Деловая цель их поездки как-то потеряла свое значение, а когда в аукционном зале они узнали, что продажа дешевых сортов уже завершилась, то это не расстроило их, у них даже словно гора с плеч свалилась, потому что куда более важным казалось отправиться к парому, который по натянутому тросу направлялся к завлекающе залитому солнцем Гоарсхаузену. Эш, имитируя заботливость солидного предпринимателя, записал цены, зафиксированные на аукционе. "Для другого раза", — сообщил он, при этом намеренно пропуская слишком уж низкие цены, однако на пароме она вынудила его добавить по памяти пропущенные цены, при этом он смерил госпожу Хентьен пару раз недовольным взглядом.

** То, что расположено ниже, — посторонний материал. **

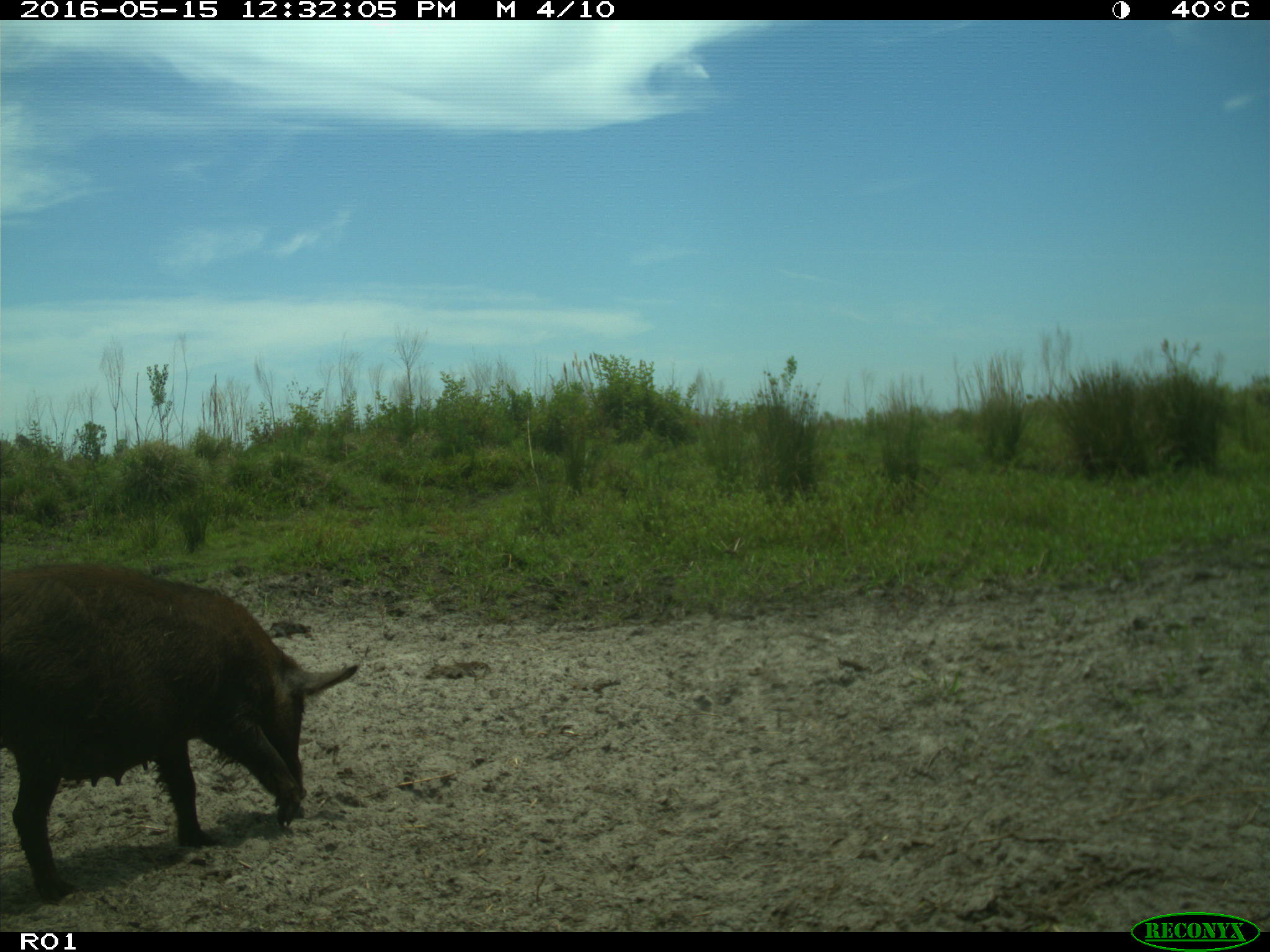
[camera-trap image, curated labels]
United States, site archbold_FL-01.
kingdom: Animalia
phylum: Chordata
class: Mammalia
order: Artiodactyla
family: Suidae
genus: Sus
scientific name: Sus scrofa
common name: wild boar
Sus scrofa (wild boar).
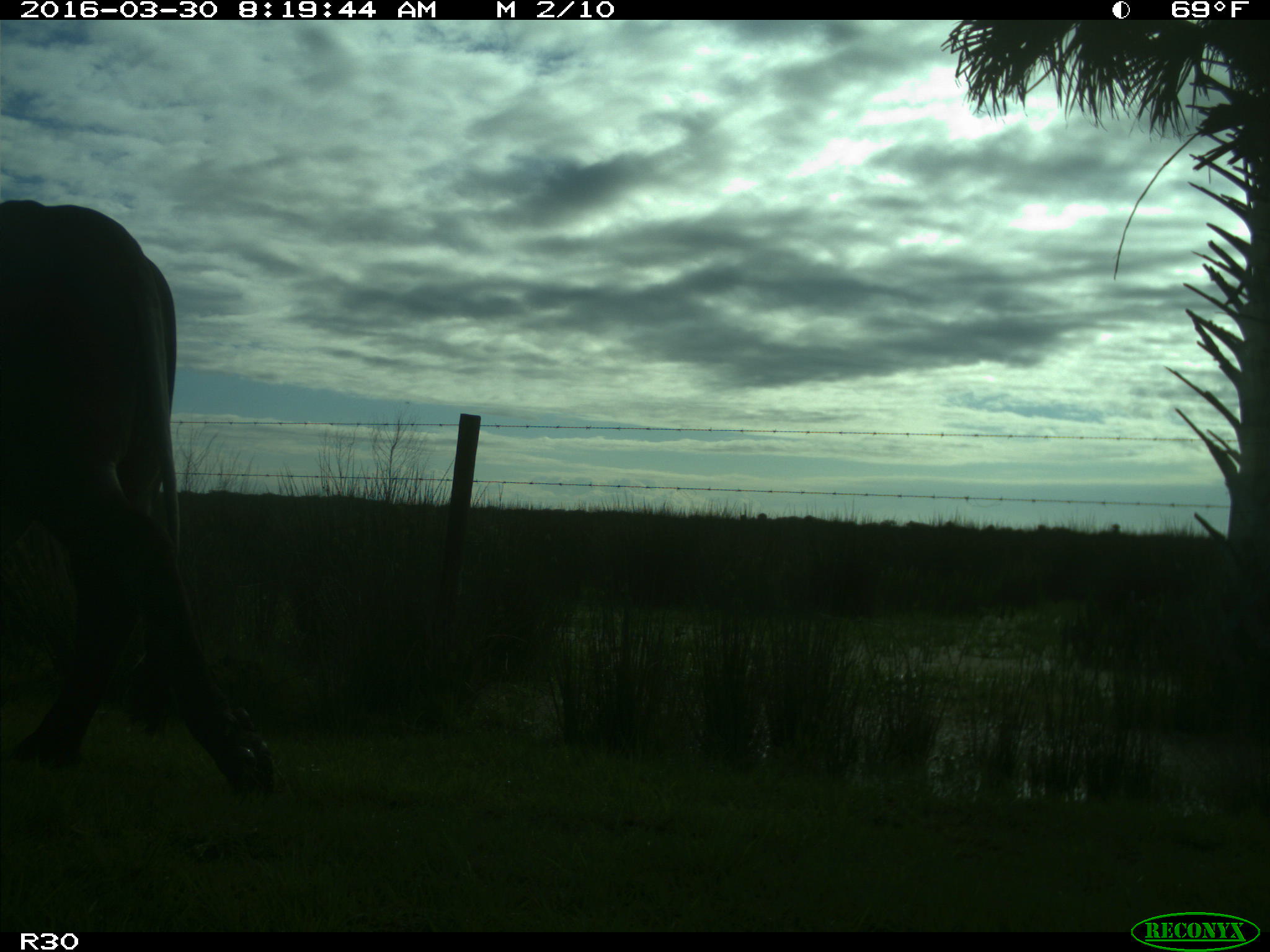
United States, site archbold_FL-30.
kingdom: Animalia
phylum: Chordata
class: Mammalia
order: Artiodactyla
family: Bovidae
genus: Bos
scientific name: Bos taurus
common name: domestic cow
Bos taurus (domestic cow).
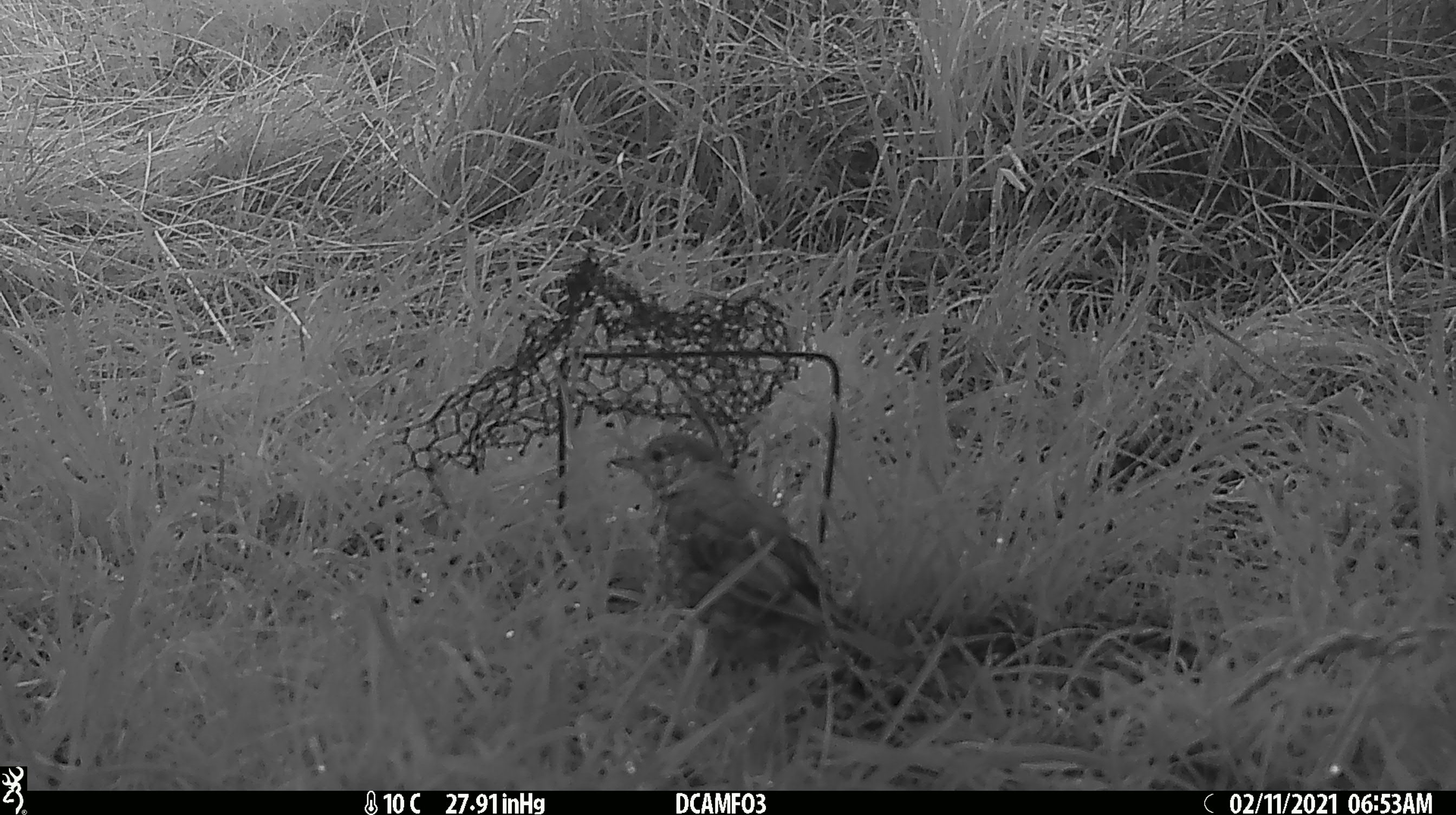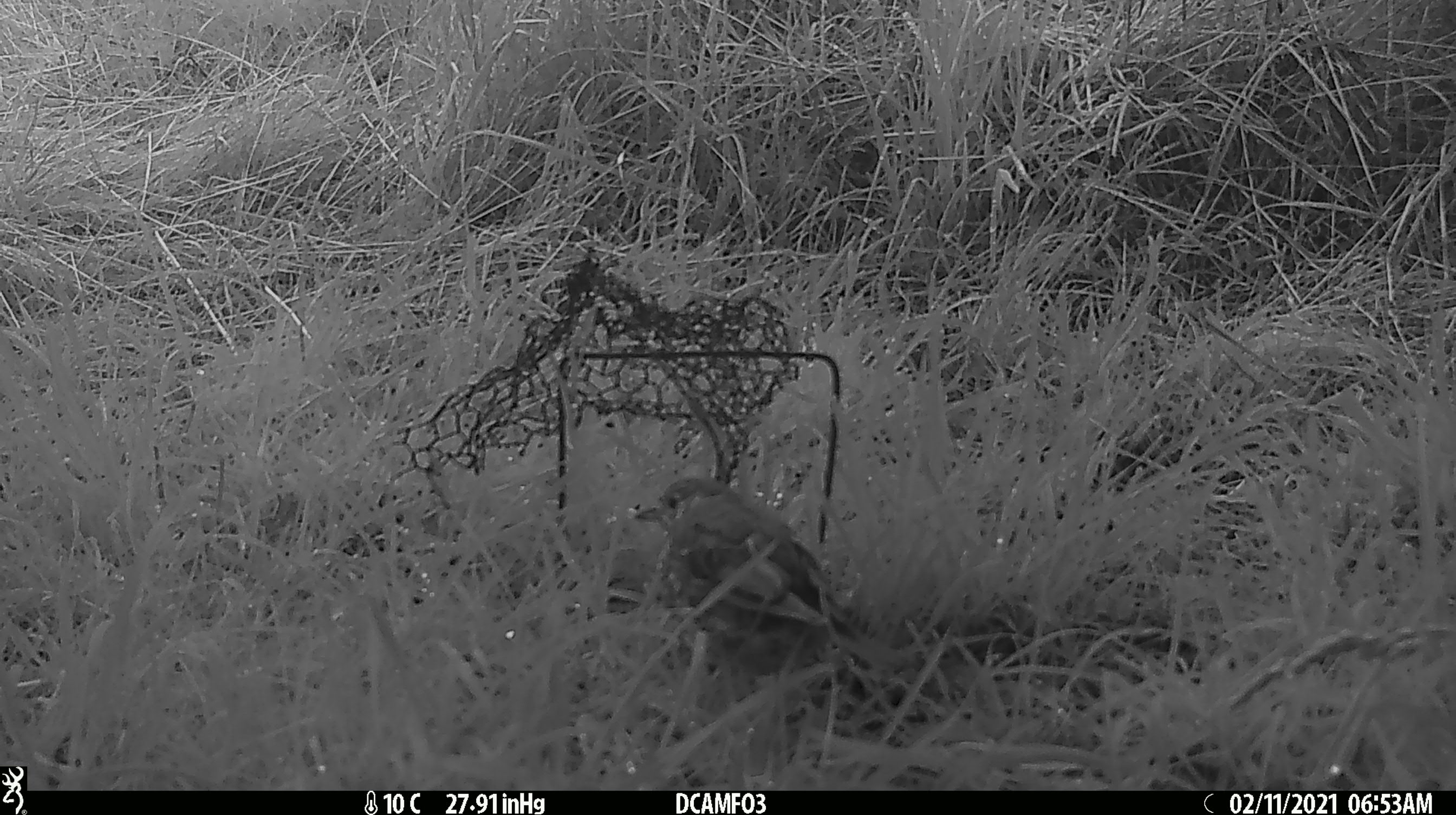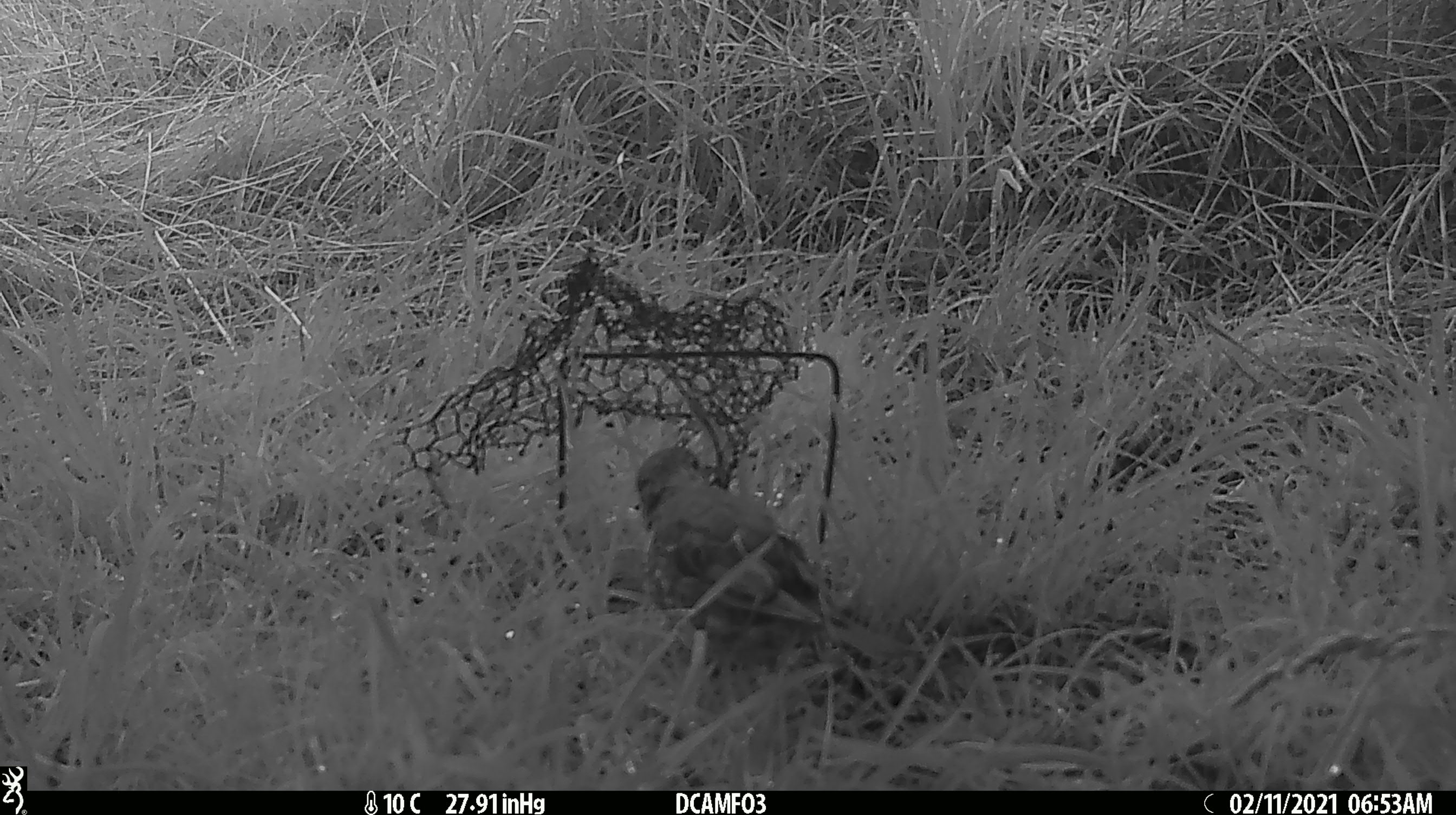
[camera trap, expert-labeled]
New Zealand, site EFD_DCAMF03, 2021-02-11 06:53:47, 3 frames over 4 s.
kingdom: Animalia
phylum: Chordata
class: Aves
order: Passeriformes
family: Turdidae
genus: Turdus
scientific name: Turdus philomelos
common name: song thrush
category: thrush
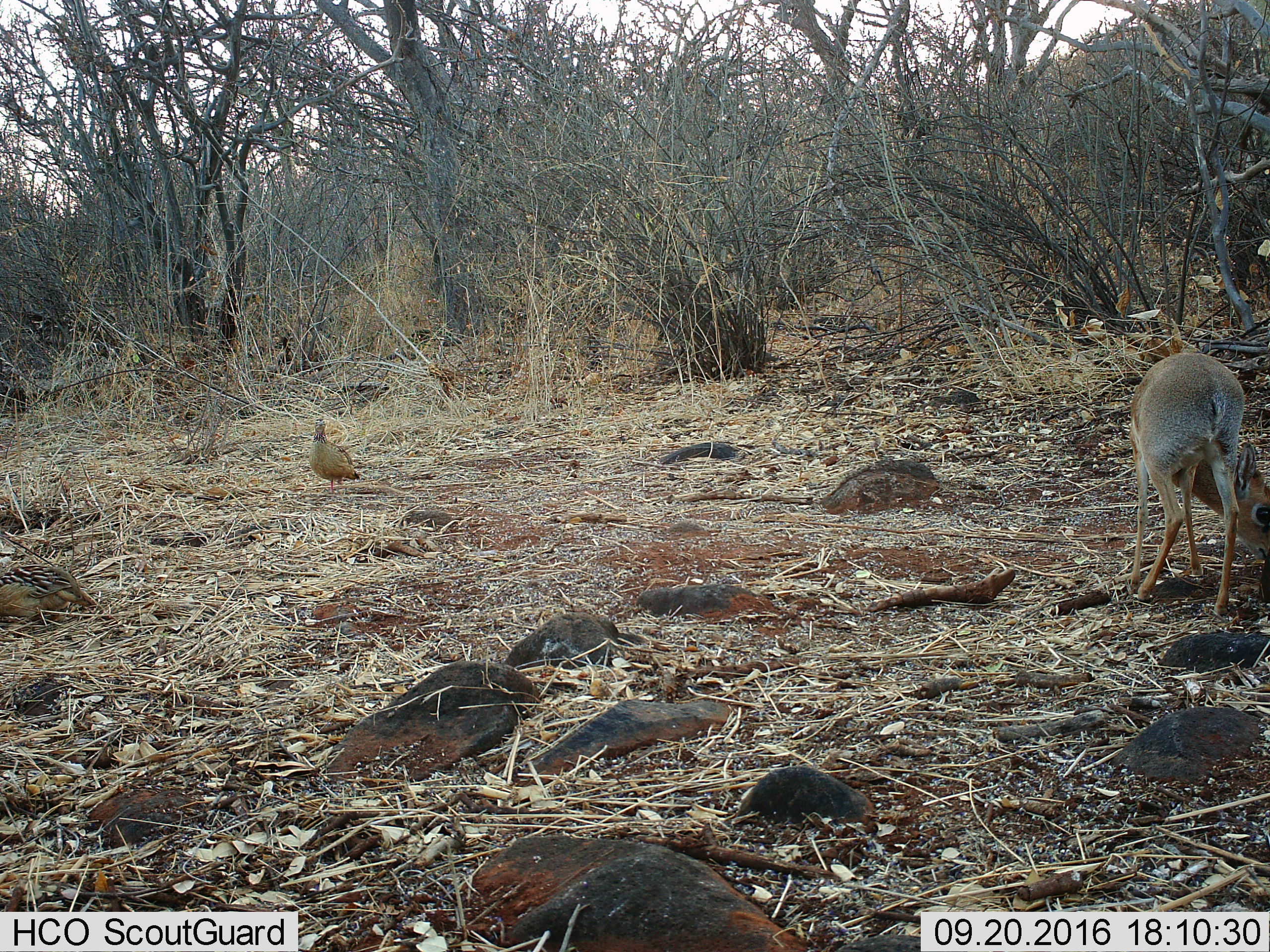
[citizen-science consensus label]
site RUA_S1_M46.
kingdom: Animalia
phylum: Chordata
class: Aves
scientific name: Aves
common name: bird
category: birdother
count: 2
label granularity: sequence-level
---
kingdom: Animalia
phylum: Chordata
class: Mammalia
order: Artiodactyla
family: Bovidae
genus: Madoqua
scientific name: Madoqua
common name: dik-dik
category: dikdik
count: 1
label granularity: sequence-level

Госпожа Хентьен сидела на раскаленной солнцем палубе парома, с видимым удовольствием она макала палец в воду, очень осторожно так, чтобы не намочить свою кремового цвета кружевную митенку, и что касается ее, то она еще несколько раз охотно пересекла бы Рейн, поскольку странное чувство легкого головокружения, которое возникало, когда она смотрела на проплывающую наискось воду, было приятным, да и посидеть под кронами деревьев открытого ресторанчика тоже доставляло удовольствие. Они ели рыбу, пили вино, а когда дело дошло до сигары, то Эш засомневался в необходимости восхождения, серьезно раздумывая над тем, нужно ли это восхождение матушке Хентьен, тяжеловесно и роскошно расположившейся рядом. Конечно, она не была похожа на других женщин, так что он очень осторожно завел разговор о Лоберге, ему он, собственно, обязан тем, что родилась идея этой прекрасной поездки. Эш похвалил Лоберга за это, дабы после вступления об абсолютно безобидных вещах перейти наконец к настоящей любви; но госпожа Хентьен, от напряженного внимания которой не укрылось, куда он метит, прервала разговор и, хотя она сама испытывала усталость и с куда большим удовольствием отдохнула бы, напомнила о программе, согласно которой им самое время к скале Лорелеи. Эш был возмущен: он из кожи вон лезет, чтобы говорить, как Лоберг, и никакого признания. Наверное, он все еще недостаточно хорош для нее.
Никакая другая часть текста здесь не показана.